Mr Connors told gardai in interviews following the killing that he called to the apartment on the night to end the feud with Mr Ryan. He said he wanted to tell him that he was going out with Mary Connors, that he had moved on, and wanted to forget about what happened before.

Mr Ryan, who was on the first floor, shouted down to Mr Connors. Ms Hore told the trial that she heard him tell Connors to go away and called him a 'red bastard'. She said he then went back into the apartment, put on his running shoes, picked up a metal-studded baton that he had for protection and went outside. CCTV footage showed that it took 51 seconds for Mr Ryan to emerge. In that time Mr Connors had walked away from the door and up a ramp to an area not covered by CCTV. Mr Ryan can be seen walking up the ramp before breaking into a run.

Witnesses described seeing Mr Ryan banging the baton on a railing and a bin and shouting aggressively. One witness, Catriona Purdy, was woken by the noise and watched through a window. She saw him strike Mr Connors twice with the bat.

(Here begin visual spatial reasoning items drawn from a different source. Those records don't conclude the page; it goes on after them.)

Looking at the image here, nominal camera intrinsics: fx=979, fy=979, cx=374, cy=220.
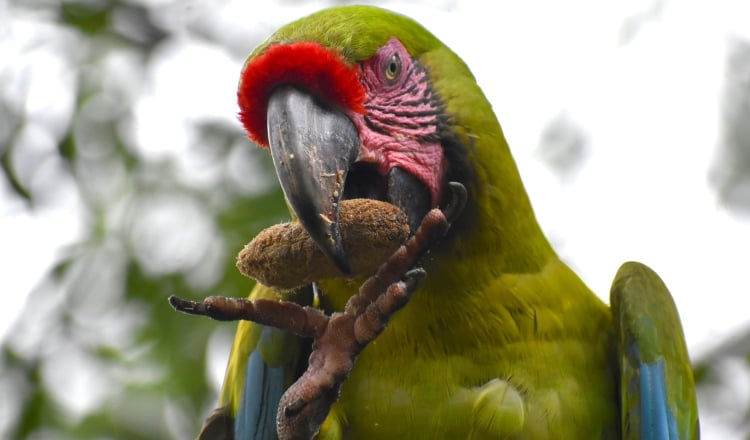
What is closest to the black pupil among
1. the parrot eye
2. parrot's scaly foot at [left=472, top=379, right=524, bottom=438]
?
the parrot eye

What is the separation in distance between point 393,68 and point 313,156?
402mm

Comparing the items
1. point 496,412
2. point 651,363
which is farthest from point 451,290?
point 651,363

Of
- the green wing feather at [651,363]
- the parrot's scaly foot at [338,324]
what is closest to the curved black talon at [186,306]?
the parrot's scaly foot at [338,324]

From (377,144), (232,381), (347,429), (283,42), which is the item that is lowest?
(232,381)

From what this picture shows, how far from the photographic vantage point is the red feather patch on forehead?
1966mm

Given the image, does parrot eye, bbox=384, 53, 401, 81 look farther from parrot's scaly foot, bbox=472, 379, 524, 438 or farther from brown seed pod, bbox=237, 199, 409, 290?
parrot's scaly foot, bbox=472, 379, 524, 438

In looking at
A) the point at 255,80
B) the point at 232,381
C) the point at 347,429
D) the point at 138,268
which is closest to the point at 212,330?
the point at 138,268

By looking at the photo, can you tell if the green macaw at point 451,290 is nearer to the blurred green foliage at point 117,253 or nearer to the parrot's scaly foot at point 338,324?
the parrot's scaly foot at point 338,324

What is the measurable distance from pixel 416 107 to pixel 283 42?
34 centimetres

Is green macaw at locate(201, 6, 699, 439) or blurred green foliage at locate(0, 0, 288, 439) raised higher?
green macaw at locate(201, 6, 699, 439)

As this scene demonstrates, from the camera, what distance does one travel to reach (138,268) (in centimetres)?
364

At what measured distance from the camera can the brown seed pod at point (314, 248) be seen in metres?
1.85

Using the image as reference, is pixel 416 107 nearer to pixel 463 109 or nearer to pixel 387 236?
pixel 463 109

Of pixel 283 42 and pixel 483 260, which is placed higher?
pixel 283 42
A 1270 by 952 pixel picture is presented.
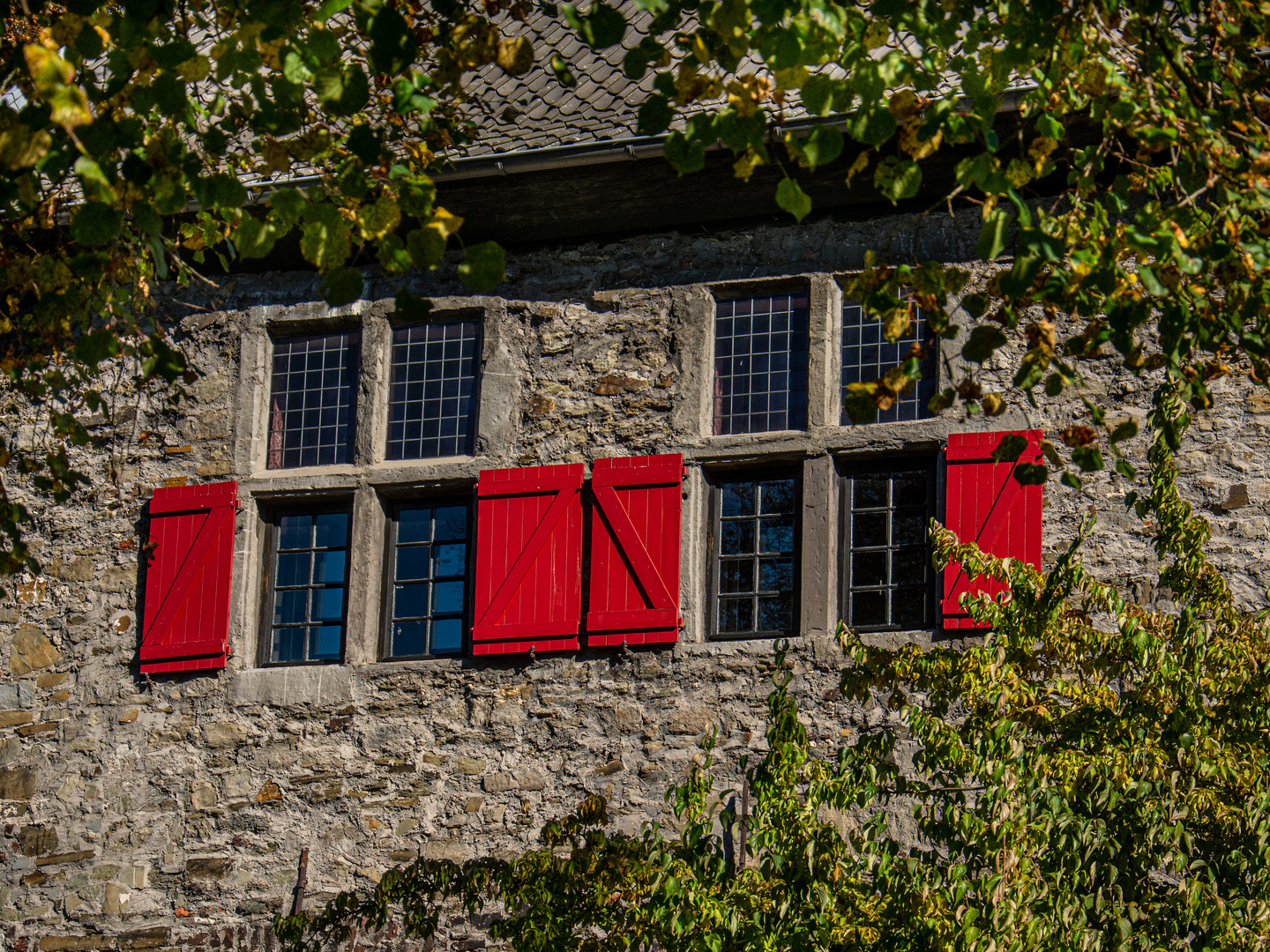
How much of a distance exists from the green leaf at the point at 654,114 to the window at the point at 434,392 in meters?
4.43

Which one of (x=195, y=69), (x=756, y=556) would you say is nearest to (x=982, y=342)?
(x=195, y=69)

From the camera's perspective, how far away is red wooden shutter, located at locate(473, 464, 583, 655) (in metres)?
7.84

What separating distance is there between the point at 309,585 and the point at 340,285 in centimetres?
499

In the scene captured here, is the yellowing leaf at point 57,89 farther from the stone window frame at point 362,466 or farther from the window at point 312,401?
the window at point 312,401

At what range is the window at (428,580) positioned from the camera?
8.20 metres

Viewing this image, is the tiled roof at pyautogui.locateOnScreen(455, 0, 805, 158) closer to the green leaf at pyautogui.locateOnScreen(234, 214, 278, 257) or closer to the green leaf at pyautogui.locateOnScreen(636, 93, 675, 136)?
the green leaf at pyautogui.locateOnScreen(636, 93, 675, 136)

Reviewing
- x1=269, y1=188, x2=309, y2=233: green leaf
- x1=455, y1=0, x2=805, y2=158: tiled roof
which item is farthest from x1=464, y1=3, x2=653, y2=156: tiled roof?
x1=269, y1=188, x2=309, y2=233: green leaf

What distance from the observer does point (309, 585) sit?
8.42 metres

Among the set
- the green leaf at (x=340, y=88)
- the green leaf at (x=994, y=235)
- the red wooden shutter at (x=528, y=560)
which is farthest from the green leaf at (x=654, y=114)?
the red wooden shutter at (x=528, y=560)

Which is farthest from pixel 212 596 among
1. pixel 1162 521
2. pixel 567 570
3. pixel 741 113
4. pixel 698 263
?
pixel 741 113

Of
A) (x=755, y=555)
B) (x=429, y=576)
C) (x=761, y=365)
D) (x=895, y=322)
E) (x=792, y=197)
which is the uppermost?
(x=761, y=365)

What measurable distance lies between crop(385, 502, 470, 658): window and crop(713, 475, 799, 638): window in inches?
50.8

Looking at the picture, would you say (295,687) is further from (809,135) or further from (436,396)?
(809,135)

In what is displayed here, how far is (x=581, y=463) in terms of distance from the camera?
8016 millimetres
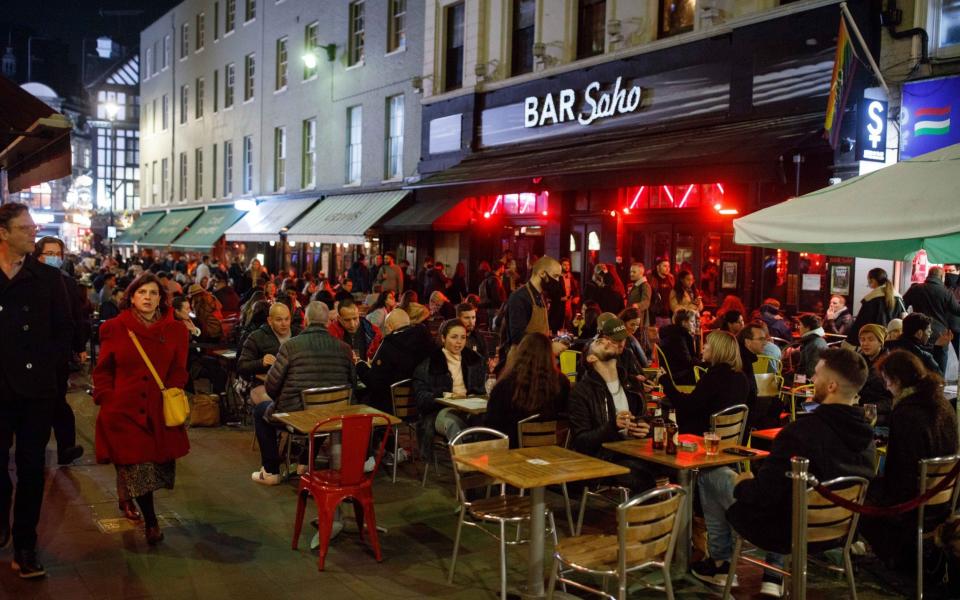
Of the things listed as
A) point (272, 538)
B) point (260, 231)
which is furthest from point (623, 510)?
point (260, 231)

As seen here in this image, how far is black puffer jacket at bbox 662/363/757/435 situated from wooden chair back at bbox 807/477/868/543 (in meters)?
1.57

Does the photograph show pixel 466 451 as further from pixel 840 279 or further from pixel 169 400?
pixel 840 279

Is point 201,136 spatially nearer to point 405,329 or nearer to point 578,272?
point 578,272

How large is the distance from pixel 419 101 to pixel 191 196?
61.8 feet

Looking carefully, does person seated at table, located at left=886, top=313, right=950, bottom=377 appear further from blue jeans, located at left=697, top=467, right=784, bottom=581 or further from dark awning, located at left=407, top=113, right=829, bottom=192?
dark awning, located at left=407, top=113, right=829, bottom=192

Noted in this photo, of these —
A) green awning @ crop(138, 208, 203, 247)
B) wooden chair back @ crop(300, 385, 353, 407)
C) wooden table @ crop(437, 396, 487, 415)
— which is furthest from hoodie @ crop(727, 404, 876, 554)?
green awning @ crop(138, 208, 203, 247)

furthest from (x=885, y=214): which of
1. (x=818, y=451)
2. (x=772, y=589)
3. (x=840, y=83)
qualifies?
(x=840, y=83)

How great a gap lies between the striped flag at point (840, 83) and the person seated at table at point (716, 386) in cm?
539

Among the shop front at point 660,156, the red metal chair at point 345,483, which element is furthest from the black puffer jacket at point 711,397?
the shop front at point 660,156

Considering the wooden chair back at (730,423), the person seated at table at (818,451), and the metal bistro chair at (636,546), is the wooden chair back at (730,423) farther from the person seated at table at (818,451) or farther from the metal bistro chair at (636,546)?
the metal bistro chair at (636,546)

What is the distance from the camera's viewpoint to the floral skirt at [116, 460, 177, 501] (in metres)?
5.84

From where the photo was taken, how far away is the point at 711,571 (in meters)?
5.66

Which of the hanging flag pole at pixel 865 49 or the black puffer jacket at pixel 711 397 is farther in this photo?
the hanging flag pole at pixel 865 49

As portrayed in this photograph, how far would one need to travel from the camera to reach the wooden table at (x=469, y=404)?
7.12 m
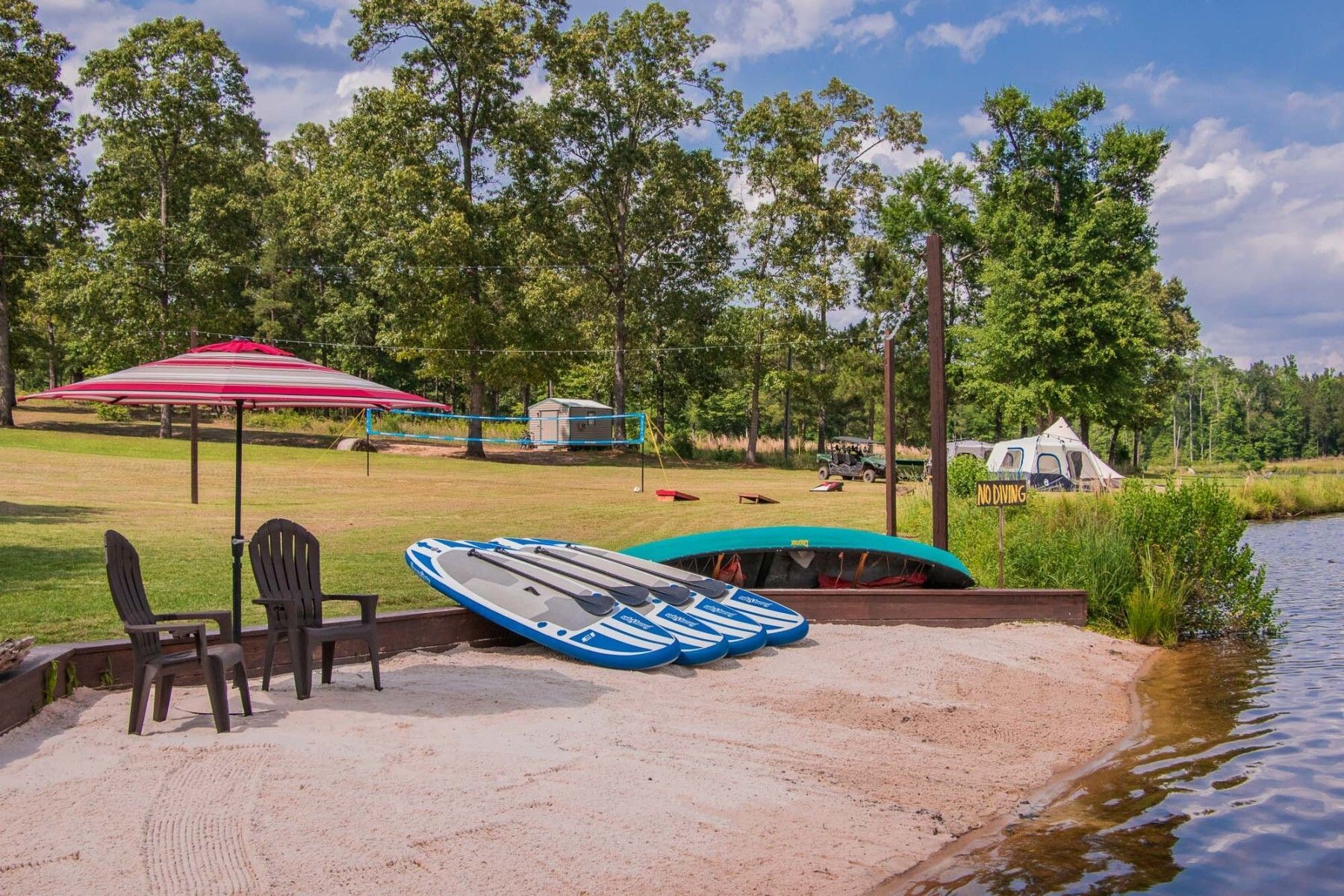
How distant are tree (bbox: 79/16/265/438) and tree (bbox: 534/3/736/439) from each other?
40.6 feet

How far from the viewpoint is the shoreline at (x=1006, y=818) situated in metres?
5.08

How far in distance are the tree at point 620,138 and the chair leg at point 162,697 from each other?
3922 centimetres

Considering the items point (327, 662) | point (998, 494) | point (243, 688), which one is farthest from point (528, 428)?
point (243, 688)

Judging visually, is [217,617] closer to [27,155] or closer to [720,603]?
[720,603]

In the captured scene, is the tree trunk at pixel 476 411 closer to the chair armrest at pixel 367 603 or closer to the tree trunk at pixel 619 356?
the tree trunk at pixel 619 356

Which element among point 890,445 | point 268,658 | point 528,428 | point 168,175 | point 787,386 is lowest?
point 268,658

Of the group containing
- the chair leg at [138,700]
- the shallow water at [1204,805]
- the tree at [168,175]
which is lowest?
the shallow water at [1204,805]

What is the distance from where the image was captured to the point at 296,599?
709 centimetres

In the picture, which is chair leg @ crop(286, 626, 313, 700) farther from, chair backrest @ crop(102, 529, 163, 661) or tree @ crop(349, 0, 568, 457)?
tree @ crop(349, 0, 568, 457)

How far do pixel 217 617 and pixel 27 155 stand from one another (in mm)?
39781

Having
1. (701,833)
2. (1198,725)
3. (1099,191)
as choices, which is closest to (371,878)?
(701,833)

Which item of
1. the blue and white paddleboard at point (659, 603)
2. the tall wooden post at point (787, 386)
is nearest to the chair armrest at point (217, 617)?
the blue and white paddleboard at point (659, 603)

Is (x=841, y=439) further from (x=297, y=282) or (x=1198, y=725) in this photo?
(x=1198, y=725)

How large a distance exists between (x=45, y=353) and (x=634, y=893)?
58753 mm
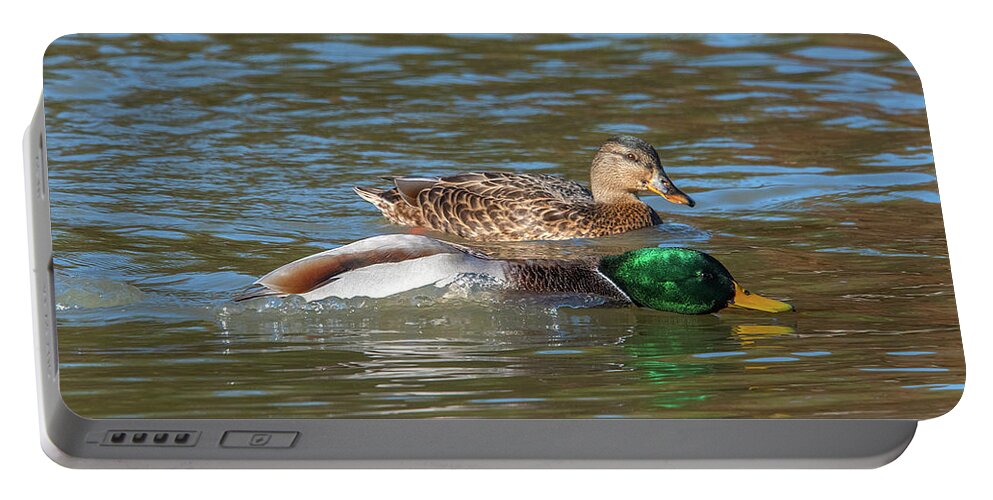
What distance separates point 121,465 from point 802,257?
208cm

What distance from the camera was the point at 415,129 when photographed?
5590mm

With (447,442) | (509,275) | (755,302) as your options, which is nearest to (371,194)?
(509,275)

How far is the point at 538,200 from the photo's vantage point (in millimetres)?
5340

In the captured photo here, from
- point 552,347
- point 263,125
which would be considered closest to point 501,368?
point 552,347

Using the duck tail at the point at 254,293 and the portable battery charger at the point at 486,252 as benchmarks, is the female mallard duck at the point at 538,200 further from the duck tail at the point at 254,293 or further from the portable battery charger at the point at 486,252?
the duck tail at the point at 254,293

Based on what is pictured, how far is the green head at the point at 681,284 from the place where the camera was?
195 inches

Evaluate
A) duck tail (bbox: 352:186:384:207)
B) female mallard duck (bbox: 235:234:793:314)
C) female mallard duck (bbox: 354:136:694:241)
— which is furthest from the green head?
duck tail (bbox: 352:186:384:207)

In the scuffle, Mr Connors stabbed Mr Ryan five times. The source of the weapon, a long, brown-handled kitchen knife, was disputed. Counsel for the Prosecution Gerard Clarke said Mr Connors brought the knife with him, but when questioned by gardai, Mr Connors said the knife was stuck in the waistband of Mr Ryan's trousers. He said that he pulled it out after being struck with the baton and used it in self defence.

The trial also heard that Mary Connors's DNA was on the knife, and prosecution counsel Gerard Clarke said this showed beyond reasonable doubt that the knife had come from her house. This, he said, showed that Mr Connors had brought the knife to the fight with the intention of luring Jason Ryan to an area not covered by CCTV so that he could kill him.

Defence counsel Michael Delaney told the jury that this was far from certain. He pointed out that Mr Connors's DNA was not found on the weapon and also questioned why the prosecution did not ask Mary Connors to identify the knife when she gave her evidence to the jury. She had been a cooperative and helpful witness, he said, and asked the jury to consider why the prosecution would not ask her to identify a knife that they claimed came from her house.

The prosecution had made a point of showing the same knife to Samantha Hore when she gave her evidence to the court, he said. Ms Hore had cried when the knife was produced and at first refused to look at it.

When she did, she told the jury it did not belong to her and did not come from her house.

Following the stabbing, Mr Connors went back to his cousin Jim's apartment and escaped through a window, jumping on to decking below. Once away from the scene, he was arrested by gardai in the early hours after travelling to different parts of the town.